About 5 million tons of cargo is loaded and unloaded yearly at two large terminals at Lake Charles, with crude oil serving as the top commodity. Other products include aluminum and steel, limestone, lumber and paper, gasoline, diesel, jet fuel and caustic soda, and bagged food used to aid the world is one of the port’s major exports.

The port district houses industrial facilities that produce about 7 percent of the nation’s petroleum needs. Several petrochemical plants and an oil refinery are located along the channel, and companies like, Citgo, Turner Industries and Westlake Chemical employ thousands in the region.

The port released a 2015 study stating that nearly one-third of jobs in the Lake Charles area are tied to the port industry, and maritime commerce accounts for 46 percent of the region’s employment.

“Work continues at the port to increase cargo-handling capacity by modernizing warehouses and berths, and new lease agreements have recently been executed with industrial companies,” Rase says.
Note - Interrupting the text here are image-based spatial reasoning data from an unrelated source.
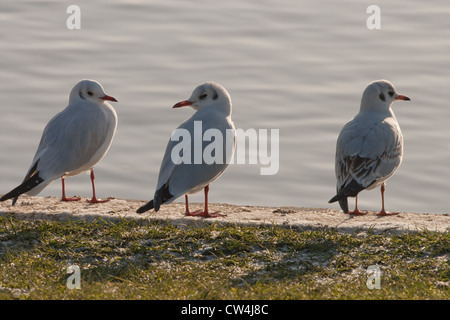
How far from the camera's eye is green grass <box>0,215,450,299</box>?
645 centimetres

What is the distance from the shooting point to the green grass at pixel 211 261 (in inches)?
254

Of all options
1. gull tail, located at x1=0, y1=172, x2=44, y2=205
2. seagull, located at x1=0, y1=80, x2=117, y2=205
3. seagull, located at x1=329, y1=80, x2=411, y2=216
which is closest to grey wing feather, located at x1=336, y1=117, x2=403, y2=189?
seagull, located at x1=329, y1=80, x2=411, y2=216

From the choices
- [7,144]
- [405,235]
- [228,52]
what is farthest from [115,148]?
[405,235]

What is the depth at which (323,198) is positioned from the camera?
36.5ft

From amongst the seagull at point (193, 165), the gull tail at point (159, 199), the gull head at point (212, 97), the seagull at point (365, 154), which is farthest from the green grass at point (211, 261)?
the gull head at point (212, 97)

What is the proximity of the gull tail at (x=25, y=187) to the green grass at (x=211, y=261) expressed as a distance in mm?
518

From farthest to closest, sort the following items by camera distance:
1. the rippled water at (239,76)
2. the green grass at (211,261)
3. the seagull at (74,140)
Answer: the rippled water at (239,76) → the seagull at (74,140) → the green grass at (211,261)

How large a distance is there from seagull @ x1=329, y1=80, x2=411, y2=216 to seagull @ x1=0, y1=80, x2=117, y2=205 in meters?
2.47

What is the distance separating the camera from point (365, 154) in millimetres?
8812

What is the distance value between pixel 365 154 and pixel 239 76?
5.59 metres

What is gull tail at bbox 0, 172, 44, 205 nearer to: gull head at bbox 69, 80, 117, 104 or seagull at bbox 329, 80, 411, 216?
gull head at bbox 69, 80, 117, 104

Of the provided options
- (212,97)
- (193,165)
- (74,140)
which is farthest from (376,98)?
(74,140)

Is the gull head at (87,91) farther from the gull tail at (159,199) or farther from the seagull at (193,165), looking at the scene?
the gull tail at (159,199)

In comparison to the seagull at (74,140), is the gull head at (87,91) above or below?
above
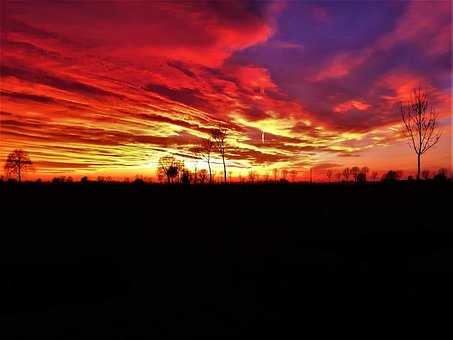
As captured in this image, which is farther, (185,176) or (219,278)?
(185,176)

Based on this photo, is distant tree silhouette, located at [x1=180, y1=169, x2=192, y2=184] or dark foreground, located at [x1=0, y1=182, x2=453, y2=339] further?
distant tree silhouette, located at [x1=180, y1=169, x2=192, y2=184]

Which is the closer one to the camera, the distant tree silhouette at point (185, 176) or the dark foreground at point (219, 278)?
the dark foreground at point (219, 278)

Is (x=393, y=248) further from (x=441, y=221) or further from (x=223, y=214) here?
(x=223, y=214)

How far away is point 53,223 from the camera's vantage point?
13.4 metres

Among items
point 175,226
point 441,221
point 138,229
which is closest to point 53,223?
point 138,229

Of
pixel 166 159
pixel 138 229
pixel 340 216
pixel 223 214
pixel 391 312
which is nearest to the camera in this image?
pixel 391 312

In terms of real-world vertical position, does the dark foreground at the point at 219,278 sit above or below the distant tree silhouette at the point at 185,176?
below

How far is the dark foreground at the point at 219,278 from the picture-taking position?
446 centimetres

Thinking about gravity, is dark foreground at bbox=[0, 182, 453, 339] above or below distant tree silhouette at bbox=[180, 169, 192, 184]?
below

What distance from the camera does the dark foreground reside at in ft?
14.6

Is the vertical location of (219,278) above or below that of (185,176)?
below

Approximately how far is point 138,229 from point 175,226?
162 cm

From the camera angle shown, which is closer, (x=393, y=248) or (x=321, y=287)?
(x=321, y=287)

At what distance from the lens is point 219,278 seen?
652cm
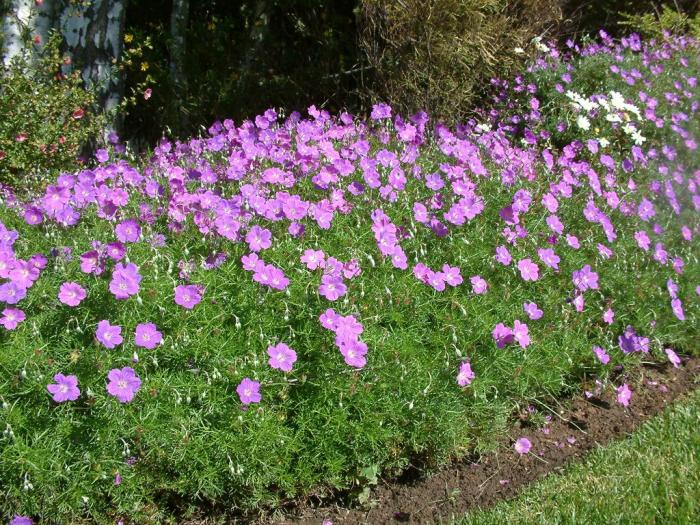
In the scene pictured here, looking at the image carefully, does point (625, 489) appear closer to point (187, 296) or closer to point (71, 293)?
point (187, 296)

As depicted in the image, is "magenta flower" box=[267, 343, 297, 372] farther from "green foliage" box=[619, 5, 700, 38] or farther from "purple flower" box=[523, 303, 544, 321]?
"green foliage" box=[619, 5, 700, 38]

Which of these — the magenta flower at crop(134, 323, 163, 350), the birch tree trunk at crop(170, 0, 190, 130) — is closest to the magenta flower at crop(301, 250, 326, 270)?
the magenta flower at crop(134, 323, 163, 350)

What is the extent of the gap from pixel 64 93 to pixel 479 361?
3.81 m

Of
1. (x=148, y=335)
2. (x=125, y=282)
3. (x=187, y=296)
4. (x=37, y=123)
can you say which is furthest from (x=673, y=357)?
(x=37, y=123)

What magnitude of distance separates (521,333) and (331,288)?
1.01m

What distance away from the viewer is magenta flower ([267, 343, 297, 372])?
123 inches

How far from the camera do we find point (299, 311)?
11.4 feet

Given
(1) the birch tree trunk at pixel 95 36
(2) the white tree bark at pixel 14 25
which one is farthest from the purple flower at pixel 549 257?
(2) the white tree bark at pixel 14 25

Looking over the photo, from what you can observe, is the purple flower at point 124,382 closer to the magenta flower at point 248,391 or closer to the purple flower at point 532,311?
the magenta flower at point 248,391

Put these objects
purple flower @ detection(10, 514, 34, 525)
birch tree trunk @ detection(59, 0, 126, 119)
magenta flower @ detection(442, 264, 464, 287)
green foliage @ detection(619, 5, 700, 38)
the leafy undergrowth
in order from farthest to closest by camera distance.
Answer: green foliage @ detection(619, 5, 700, 38) → birch tree trunk @ detection(59, 0, 126, 119) → magenta flower @ detection(442, 264, 464, 287) → the leafy undergrowth → purple flower @ detection(10, 514, 34, 525)

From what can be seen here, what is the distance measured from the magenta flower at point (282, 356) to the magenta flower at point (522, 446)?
128cm

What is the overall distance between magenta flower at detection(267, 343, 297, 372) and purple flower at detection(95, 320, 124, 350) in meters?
0.62

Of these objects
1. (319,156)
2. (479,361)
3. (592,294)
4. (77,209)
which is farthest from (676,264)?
(77,209)

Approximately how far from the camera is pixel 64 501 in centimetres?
284
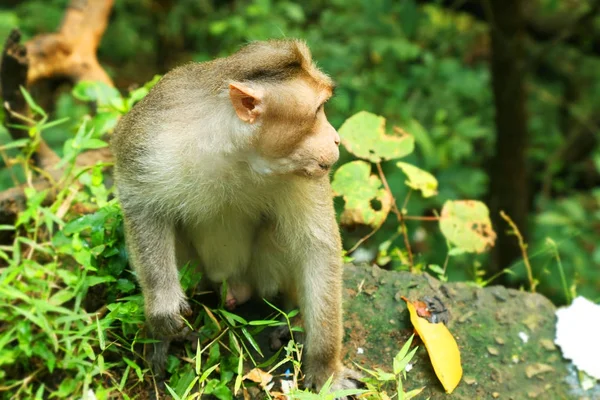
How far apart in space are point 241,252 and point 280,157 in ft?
2.34

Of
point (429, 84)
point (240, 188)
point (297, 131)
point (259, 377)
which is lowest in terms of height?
point (429, 84)

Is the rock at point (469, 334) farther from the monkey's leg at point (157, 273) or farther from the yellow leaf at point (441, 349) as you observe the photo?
the monkey's leg at point (157, 273)

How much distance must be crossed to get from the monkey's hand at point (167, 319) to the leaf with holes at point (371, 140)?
146cm

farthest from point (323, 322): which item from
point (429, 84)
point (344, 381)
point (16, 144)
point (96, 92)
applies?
point (429, 84)

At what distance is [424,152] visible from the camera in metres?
5.38

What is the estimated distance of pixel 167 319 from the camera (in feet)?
9.72

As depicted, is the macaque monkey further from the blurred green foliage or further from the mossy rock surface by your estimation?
the blurred green foliage

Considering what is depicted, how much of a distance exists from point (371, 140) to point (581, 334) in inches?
60.1

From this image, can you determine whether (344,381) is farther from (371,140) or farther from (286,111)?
(371,140)

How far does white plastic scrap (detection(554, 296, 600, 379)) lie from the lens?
3.38 meters

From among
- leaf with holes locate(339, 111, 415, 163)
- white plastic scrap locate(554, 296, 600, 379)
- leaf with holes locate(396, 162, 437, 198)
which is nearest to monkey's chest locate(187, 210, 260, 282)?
leaf with holes locate(339, 111, 415, 163)

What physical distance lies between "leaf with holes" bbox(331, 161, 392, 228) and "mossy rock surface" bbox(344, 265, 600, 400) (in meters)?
0.33

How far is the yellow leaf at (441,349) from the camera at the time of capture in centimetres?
306

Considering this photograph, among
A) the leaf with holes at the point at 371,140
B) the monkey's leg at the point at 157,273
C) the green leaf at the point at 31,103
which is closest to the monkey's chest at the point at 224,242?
the monkey's leg at the point at 157,273
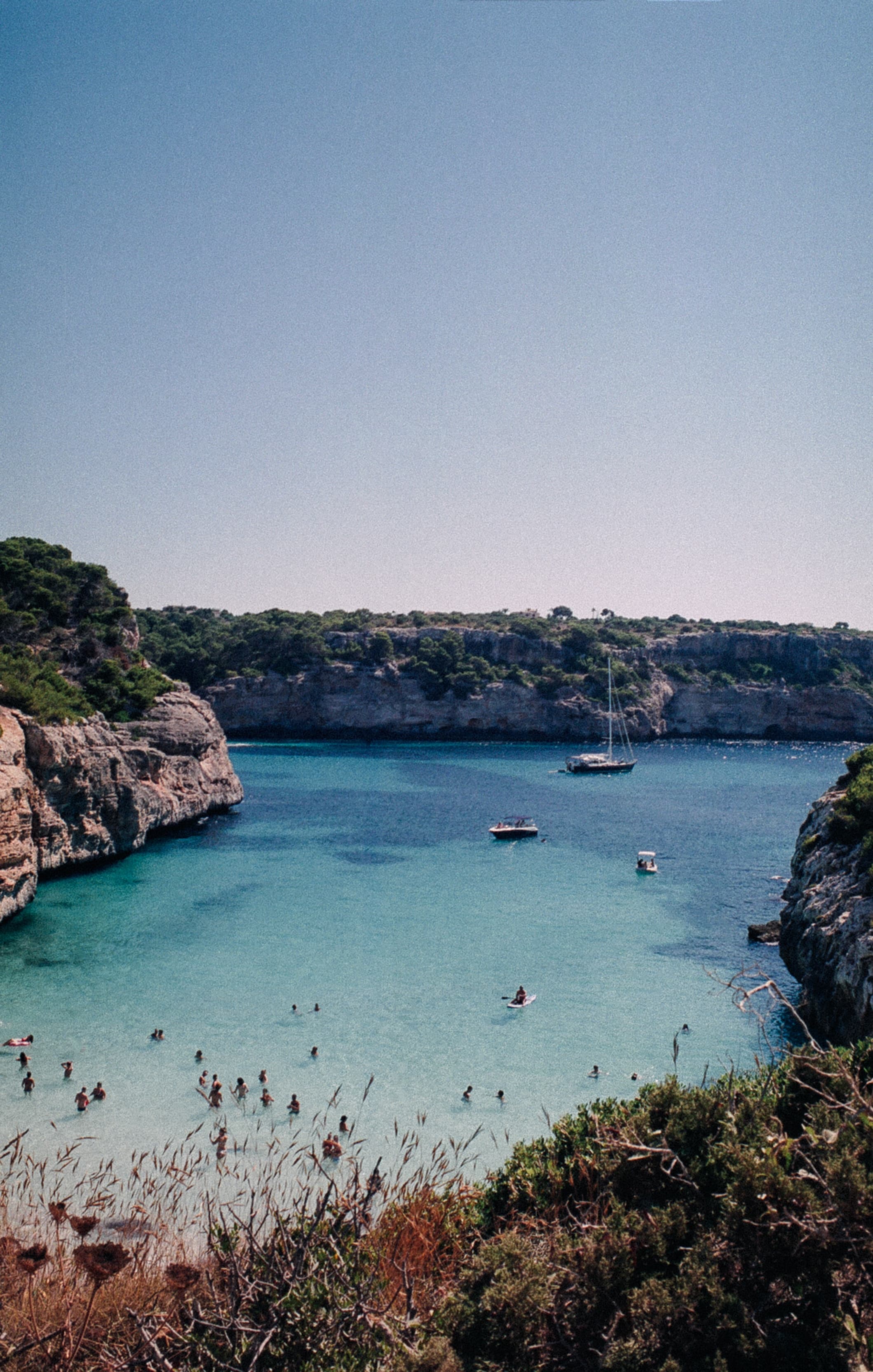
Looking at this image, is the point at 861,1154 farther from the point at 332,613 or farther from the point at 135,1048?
the point at 332,613

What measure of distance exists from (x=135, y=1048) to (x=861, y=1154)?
623 inches

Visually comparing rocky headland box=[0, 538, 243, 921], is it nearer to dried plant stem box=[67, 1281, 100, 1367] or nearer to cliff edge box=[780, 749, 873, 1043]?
dried plant stem box=[67, 1281, 100, 1367]

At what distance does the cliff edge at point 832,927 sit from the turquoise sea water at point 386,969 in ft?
6.98

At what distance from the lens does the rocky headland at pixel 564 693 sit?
95.7 metres

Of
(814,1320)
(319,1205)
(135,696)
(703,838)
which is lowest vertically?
(703,838)

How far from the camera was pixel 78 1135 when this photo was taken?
48.2 ft

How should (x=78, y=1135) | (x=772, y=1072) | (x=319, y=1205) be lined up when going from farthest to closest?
(x=78, y=1135)
(x=772, y=1072)
(x=319, y=1205)

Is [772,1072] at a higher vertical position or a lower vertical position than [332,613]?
lower

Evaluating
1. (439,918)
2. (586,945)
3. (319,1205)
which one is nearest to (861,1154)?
(319,1205)

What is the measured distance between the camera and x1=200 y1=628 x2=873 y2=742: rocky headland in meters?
95.7

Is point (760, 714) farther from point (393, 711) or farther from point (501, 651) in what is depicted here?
point (393, 711)

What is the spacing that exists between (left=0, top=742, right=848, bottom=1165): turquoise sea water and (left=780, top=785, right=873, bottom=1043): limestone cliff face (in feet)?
6.86

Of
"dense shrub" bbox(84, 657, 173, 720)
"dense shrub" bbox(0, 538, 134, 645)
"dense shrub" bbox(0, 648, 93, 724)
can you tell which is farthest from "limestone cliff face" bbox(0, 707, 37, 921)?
"dense shrub" bbox(0, 538, 134, 645)

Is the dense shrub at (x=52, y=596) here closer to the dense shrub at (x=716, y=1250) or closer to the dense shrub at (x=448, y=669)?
the dense shrub at (x=716, y=1250)
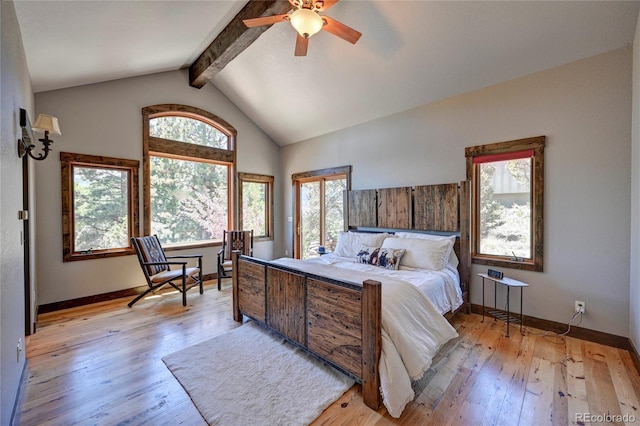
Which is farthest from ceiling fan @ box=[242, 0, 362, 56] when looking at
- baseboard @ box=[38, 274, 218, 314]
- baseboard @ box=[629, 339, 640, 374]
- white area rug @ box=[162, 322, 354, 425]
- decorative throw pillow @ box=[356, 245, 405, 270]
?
baseboard @ box=[38, 274, 218, 314]

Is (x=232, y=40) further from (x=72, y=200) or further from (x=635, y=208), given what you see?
(x=635, y=208)

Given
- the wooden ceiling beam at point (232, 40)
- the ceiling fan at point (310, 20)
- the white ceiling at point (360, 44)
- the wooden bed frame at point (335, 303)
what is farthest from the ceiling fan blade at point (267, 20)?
the wooden bed frame at point (335, 303)

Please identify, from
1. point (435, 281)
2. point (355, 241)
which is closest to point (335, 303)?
point (435, 281)

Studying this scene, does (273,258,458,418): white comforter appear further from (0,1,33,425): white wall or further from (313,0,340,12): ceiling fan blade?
(313,0,340,12): ceiling fan blade

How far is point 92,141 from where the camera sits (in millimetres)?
3867

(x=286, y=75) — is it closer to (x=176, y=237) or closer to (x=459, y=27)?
(x=459, y=27)

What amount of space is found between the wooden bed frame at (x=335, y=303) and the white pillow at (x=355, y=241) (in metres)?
0.47

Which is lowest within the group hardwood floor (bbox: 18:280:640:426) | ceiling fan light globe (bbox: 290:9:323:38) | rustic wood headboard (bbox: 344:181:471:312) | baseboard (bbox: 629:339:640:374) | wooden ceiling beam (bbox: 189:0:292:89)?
hardwood floor (bbox: 18:280:640:426)

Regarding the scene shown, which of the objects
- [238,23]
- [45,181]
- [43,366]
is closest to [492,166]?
[238,23]

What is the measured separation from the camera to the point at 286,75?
168 inches

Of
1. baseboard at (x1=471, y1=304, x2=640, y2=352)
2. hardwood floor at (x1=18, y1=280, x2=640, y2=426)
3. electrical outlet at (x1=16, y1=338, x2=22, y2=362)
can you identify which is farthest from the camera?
baseboard at (x1=471, y1=304, x2=640, y2=352)

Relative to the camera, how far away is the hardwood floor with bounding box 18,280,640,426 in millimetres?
1776

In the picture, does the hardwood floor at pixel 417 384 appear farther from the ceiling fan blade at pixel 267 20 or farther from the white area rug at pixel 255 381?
the ceiling fan blade at pixel 267 20

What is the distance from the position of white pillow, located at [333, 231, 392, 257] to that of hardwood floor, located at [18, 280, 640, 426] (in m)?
1.41
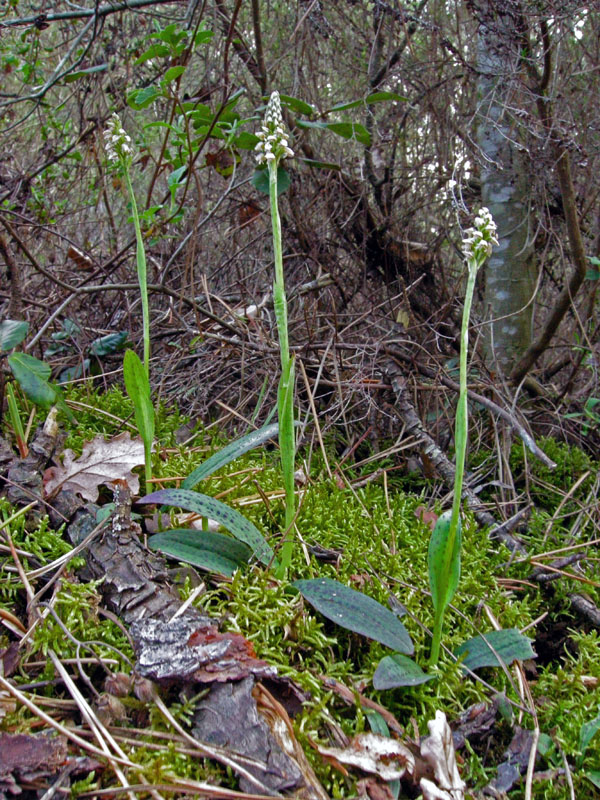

Those companies include Dongsung Finetec America LLC, which manufactures cryogenic insulation, and Southern Ionics, a Mississippi-based manufacturer and distributor of specialty chemicals including sulfur, alumina, aqua-ammonia and zirconium used in wastewater treatment, air pollution control, catalyst manufacturing, drilling mud additives and other applications. Southern Ionics has facilities across the Southeast.

Spreading Their Wings

Also helping to move the economy forward in Southwest Louisiana is the air industry, with assets such as Chennault International Airport in Lake Charles that features a 10,700-foot runway and spurs about $300 million annually in economic activity. Chennault International, located in Foreign Trade Zone 87, has rail service offering a direct rail link with the Port of Lake Charles, and is less than a mile from I-10 and the I-210 bypass.

Lake Charles Regional Airport serves about 140,000 passengers annually with daily United Express flights to Houston and American Eagle flights to Dallas-Fort Worth. Lake Charles Regional accounts for 1,600 direct and indirect jobs, and in 2017 the airport is upgrading its entire LED lighting system, replacing all perimeter fencing, and opening a rental car maintenance facility. Lake Charles Regional also has 580 acres of land available for development, with 30 company tenants currently housed on site.

“We have a 6,500-foot concrete runway the same size as Chicago Midway, so we can handle planes up to 737s,” says Heath Allen, Lake Charles Regional Airport executive director. “This airport is accessible to interstates, rail and the port, and we provide an overall impact of more than $220 million to the region’s economy.”